#### [Exercise brief]
From the text on the 1923 Willesden East by-election, extract the passage starting at "- The Liberals" and ending at "votes to Mallaby-Deeley.", copied word for word.

UK parliamentary by-election

The 1923 Willesden East by-election was a parliamentary by-election for the British House of Commons constituency of Willesden East held on 3 March 1923. The constituency was a large one extending from Kilburn in the south to the Welsh Harp and on to Neasden.

==Vacancy==
The by-election was caused by the resignation of the sitting Unionist MP, Sir Harry Mallaby-Deeley. Mallaby-Deeley had been MP for Willesden East since the 1918 general election. Despite the protestations of ill-health which Mallaby-Deeley cited to justify his standing down from Parliament, he lived for another 14 years during which he carried on a substantial business career. The strong likelihood is that Mallaby-Deeley was asked to stand aside and cause a by-election as a route back into Parliament for the Hon. G.F.Stanley,

==Electoral history==
At the previous General Election, the constituency had become a Unionist/Liberal marginal;

Mallaby-Deeley

General election 1922: Willesden East
| Party |  | Candidate | Votes | % | ±% |
|---|---|---|---|---|---|
|  | Unionist | Harry Mallaby-Deeley | 12,525 | 52.8 | −8.2 |
|  | Liberal | Harcourt Johnstone | 11,211 | 47.2 | +33.2 |
| Majority |  |  | 1,314 | 5.6 | −31.4 |
| Turnout |  |  | 23,736 | 58.4 | +7.5 |
|  | Unionist hold |  | Swing | -20.7 |  |

==Candidates==
- The Unionist candidate was Hon. George Stanley, the sixth son of the Earl of Derby. Stanley had been a soldier serving in the Second Boer War and during the Great War. He had been Unionist MP for Preston from 1910 to 1922. Although out of Parliament, Stanley was still a government minister being Under-Secretary of State for the Home Department.
- The Liberals re-selected Harcourt Johnstone, 27-year-old son of a British diplomat who had also served in the War and who had fought Willesden East at the 1922 general election losing by 1,314 votes to Mallaby-Deeley.
- There had been a Labour candidate at the 1918 general election but the party had not fought in 1922. It was reported however that Labour was seriously considering putting up a candidate for the by-election and the name of Alfred Smith, the President of the Licensed Vehicle Workers Association and a previous Labour candidate at Dorset East and at West Leyton was mentioned. Smith later gained election to the House of Commons as Labour MP for Sunderland in 1929. In the end Labour decided not to contest the election.

#### [Data excerpts]
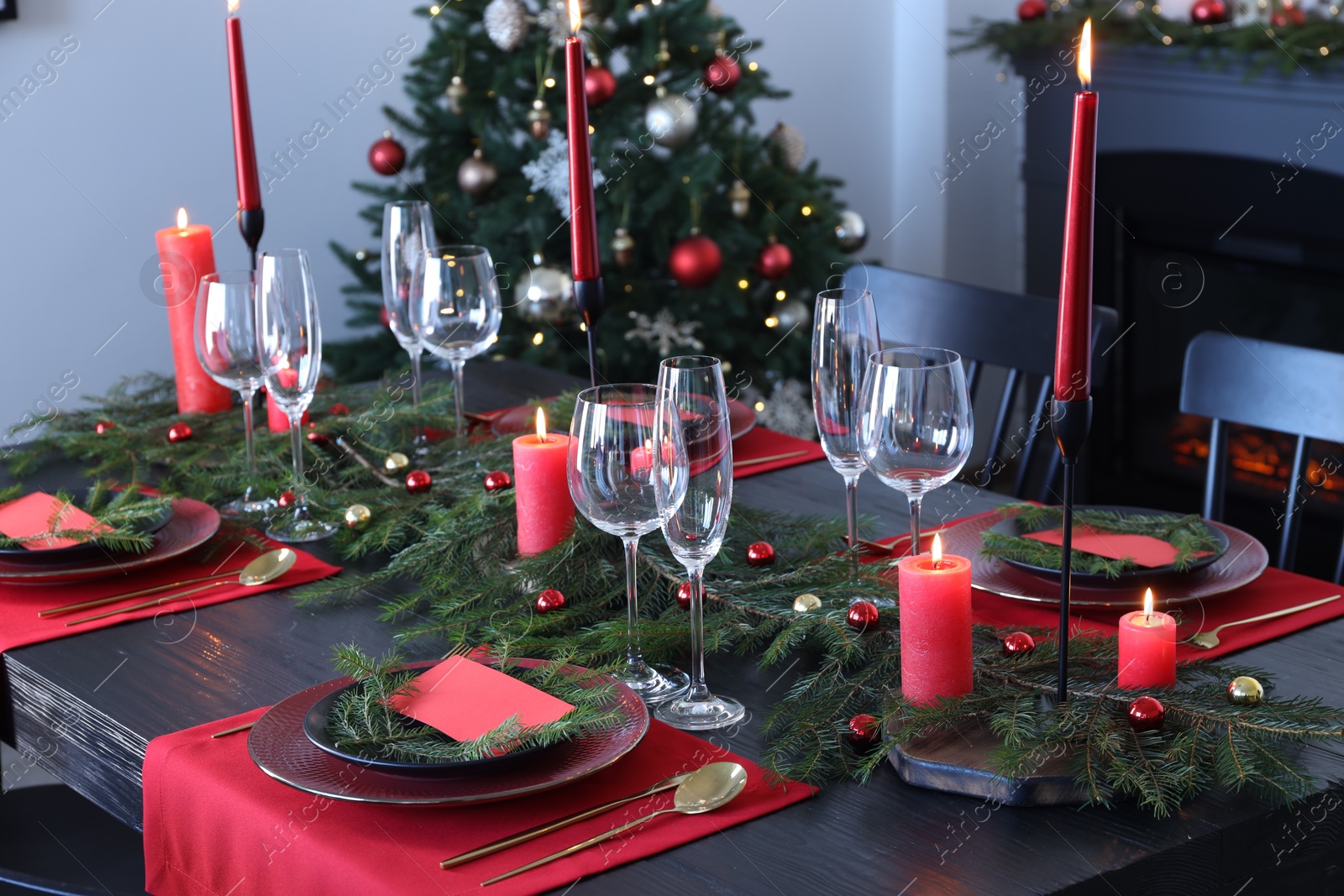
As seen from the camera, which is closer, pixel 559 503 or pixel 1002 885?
pixel 1002 885

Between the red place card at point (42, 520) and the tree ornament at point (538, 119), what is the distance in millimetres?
1536

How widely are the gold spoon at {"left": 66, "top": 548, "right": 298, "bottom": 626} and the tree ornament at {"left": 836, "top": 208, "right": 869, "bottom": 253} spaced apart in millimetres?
1924

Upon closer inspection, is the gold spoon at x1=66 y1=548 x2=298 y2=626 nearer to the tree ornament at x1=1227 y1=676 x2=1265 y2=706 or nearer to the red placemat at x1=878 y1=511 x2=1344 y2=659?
the red placemat at x1=878 y1=511 x2=1344 y2=659

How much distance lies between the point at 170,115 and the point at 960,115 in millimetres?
1990

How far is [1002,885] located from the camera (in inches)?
28.8

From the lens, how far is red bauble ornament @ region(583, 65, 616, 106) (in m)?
2.60

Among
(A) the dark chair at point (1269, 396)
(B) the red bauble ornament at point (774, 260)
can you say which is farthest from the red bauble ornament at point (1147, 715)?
(B) the red bauble ornament at point (774, 260)

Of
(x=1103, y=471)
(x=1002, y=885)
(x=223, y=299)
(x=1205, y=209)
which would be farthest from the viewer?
(x=1103, y=471)

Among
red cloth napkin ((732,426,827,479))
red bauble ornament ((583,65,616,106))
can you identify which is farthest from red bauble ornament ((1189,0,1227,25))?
red cloth napkin ((732,426,827,479))

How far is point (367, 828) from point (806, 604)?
1.26 feet

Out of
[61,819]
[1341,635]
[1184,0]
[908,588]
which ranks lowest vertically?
[61,819]

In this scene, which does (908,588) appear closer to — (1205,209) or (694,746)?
(694,746)

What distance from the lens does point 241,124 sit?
5.17 ft

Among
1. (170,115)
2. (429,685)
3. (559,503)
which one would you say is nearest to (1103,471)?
(170,115)
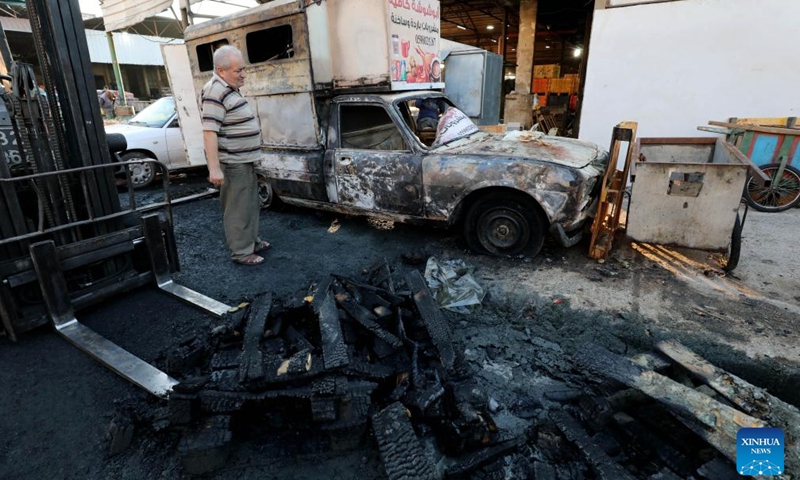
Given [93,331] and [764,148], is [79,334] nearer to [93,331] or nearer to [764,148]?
[93,331]

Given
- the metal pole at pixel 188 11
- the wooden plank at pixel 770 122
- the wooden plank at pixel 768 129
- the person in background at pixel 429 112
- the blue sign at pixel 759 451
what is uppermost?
the metal pole at pixel 188 11

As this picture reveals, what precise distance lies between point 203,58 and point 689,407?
6.67m

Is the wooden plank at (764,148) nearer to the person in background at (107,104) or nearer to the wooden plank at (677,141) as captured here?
the wooden plank at (677,141)

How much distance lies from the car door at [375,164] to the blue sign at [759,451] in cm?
326

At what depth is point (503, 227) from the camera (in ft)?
14.2

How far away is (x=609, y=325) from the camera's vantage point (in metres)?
3.25

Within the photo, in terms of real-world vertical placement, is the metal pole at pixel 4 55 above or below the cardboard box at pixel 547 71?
below

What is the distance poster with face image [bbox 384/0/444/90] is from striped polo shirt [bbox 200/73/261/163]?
179 centimetres

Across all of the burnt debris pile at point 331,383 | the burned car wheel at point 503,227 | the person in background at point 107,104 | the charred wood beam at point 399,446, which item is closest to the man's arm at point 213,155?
the burnt debris pile at point 331,383

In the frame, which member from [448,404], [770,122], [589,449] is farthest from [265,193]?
[770,122]

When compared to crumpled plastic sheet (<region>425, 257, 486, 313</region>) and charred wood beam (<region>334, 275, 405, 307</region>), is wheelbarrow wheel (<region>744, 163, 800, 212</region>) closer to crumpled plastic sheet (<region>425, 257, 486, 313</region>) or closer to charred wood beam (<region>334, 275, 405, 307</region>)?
crumpled plastic sheet (<region>425, 257, 486, 313</region>)

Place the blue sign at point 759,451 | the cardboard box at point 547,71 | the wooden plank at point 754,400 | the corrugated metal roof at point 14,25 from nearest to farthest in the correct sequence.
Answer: the blue sign at point 759,451 < the wooden plank at point 754,400 < the cardboard box at point 547,71 < the corrugated metal roof at point 14,25

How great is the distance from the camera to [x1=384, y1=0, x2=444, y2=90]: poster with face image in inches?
190

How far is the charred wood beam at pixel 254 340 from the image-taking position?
93.1 inches
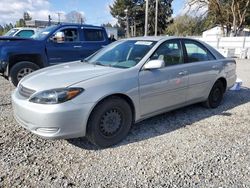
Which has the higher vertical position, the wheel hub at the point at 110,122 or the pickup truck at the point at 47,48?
the pickup truck at the point at 47,48

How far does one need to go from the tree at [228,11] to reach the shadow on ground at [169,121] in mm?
31296

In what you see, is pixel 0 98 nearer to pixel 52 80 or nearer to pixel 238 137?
pixel 52 80

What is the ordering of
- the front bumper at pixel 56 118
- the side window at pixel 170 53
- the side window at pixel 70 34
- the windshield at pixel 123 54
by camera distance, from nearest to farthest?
the front bumper at pixel 56 118
the windshield at pixel 123 54
the side window at pixel 170 53
the side window at pixel 70 34

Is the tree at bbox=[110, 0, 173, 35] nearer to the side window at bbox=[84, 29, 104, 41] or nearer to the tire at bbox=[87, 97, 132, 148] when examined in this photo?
the side window at bbox=[84, 29, 104, 41]

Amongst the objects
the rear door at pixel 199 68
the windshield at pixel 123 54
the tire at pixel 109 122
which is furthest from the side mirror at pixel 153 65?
the rear door at pixel 199 68

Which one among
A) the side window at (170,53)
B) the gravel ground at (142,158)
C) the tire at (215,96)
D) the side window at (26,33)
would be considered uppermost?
the side window at (26,33)

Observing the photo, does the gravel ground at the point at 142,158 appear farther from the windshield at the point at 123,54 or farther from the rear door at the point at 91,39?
the rear door at the point at 91,39

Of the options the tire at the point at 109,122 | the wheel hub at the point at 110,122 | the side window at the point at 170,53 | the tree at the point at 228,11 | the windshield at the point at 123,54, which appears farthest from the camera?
the tree at the point at 228,11

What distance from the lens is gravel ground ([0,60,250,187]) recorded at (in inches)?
119

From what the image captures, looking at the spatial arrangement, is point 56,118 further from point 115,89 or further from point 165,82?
point 165,82

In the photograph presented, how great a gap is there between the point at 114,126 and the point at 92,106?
0.55 m

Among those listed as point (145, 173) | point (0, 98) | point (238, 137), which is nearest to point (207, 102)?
point (238, 137)

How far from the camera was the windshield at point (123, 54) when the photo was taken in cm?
424

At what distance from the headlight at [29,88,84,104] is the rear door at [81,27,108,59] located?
5.26 meters
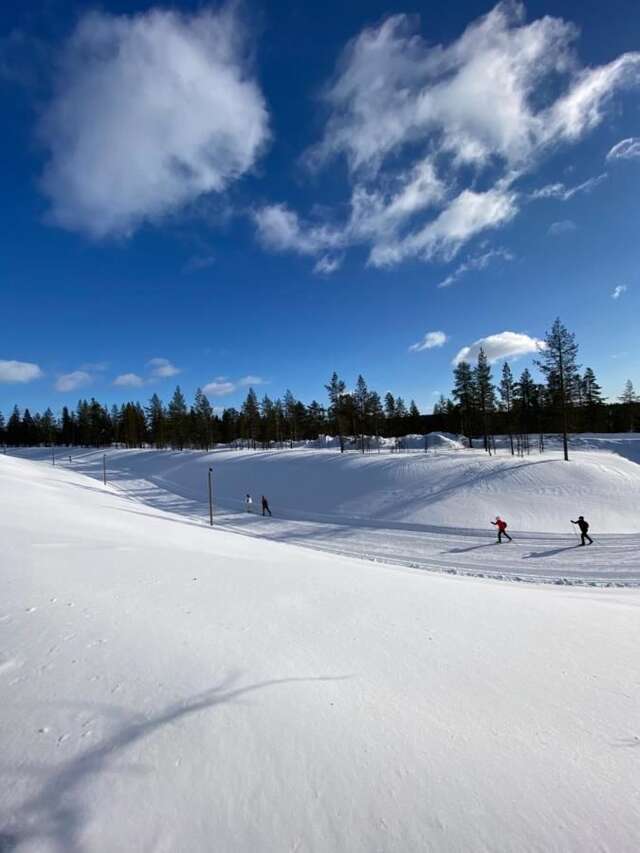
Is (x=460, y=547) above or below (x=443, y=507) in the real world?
below

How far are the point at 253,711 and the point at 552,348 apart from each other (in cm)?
3784

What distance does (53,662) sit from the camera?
3828 millimetres

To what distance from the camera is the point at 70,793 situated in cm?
242

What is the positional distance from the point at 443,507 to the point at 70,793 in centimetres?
2283

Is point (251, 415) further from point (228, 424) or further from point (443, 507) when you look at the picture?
point (443, 507)

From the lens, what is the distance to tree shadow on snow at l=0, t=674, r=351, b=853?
219 cm

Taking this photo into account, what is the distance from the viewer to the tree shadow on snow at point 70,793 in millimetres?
2191

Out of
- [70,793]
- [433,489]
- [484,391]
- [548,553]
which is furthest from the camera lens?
[484,391]

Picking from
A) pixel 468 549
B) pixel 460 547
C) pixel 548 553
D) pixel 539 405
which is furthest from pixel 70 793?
pixel 539 405

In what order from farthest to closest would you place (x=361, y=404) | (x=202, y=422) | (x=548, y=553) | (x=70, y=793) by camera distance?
(x=202, y=422)
(x=361, y=404)
(x=548, y=553)
(x=70, y=793)

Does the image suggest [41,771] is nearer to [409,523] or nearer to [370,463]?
[409,523]

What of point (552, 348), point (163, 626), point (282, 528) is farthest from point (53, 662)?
point (552, 348)

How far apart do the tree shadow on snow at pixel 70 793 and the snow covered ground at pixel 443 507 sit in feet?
43.0

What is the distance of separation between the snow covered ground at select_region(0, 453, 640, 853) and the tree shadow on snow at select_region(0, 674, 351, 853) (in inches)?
0.4
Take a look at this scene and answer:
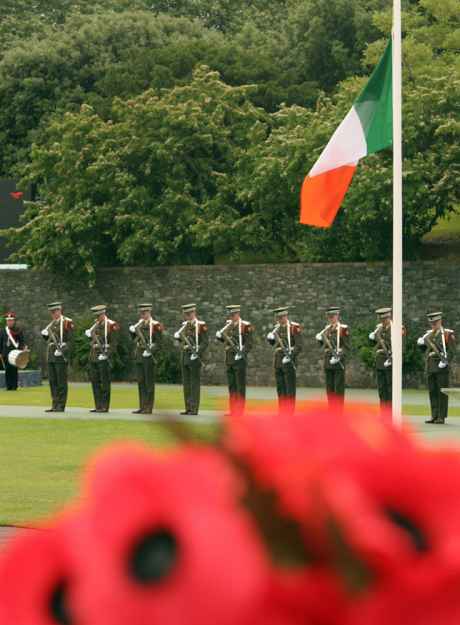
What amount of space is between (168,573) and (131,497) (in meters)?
0.05

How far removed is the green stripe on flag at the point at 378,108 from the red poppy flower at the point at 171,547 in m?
17.2

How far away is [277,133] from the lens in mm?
41094

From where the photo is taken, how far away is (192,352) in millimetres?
31266

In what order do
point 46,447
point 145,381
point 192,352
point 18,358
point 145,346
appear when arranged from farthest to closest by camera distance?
point 18,358 < point 145,346 < point 192,352 < point 145,381 < point 46,447

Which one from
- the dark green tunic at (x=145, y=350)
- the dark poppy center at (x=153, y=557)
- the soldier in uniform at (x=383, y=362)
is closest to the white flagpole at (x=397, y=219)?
the soldier in uniform at (x=383, y=362)

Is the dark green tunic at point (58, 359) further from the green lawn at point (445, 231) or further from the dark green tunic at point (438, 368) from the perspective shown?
the green lawn at point (445, 231)

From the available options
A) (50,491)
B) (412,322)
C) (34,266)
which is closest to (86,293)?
(34,266)

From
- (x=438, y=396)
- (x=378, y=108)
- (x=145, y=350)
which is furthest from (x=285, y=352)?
(x=378, y=108)

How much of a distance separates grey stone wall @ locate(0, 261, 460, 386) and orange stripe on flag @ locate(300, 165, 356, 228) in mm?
21859

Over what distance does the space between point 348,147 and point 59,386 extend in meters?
13.7

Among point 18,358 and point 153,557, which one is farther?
point 18,358

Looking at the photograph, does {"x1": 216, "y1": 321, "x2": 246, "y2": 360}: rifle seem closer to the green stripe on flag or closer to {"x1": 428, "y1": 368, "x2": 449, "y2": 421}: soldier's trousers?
{"x1": 428, "y1": 368, "x2": 449, "y2": 421}: soldier's trousers

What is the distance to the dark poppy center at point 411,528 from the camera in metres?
0.98

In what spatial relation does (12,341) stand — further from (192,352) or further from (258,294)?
(192,352)
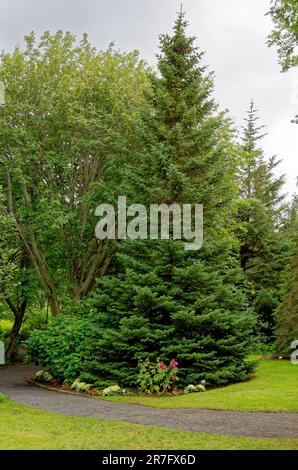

#### [The completed task]
- The Liberals re-selected Harcourt Johnstone, 27-year-old son of a British diplomat who had also served in the War and who had fought Willesden East at the 1922 general election losing by 1,314 votes to Mallaby-Deeley.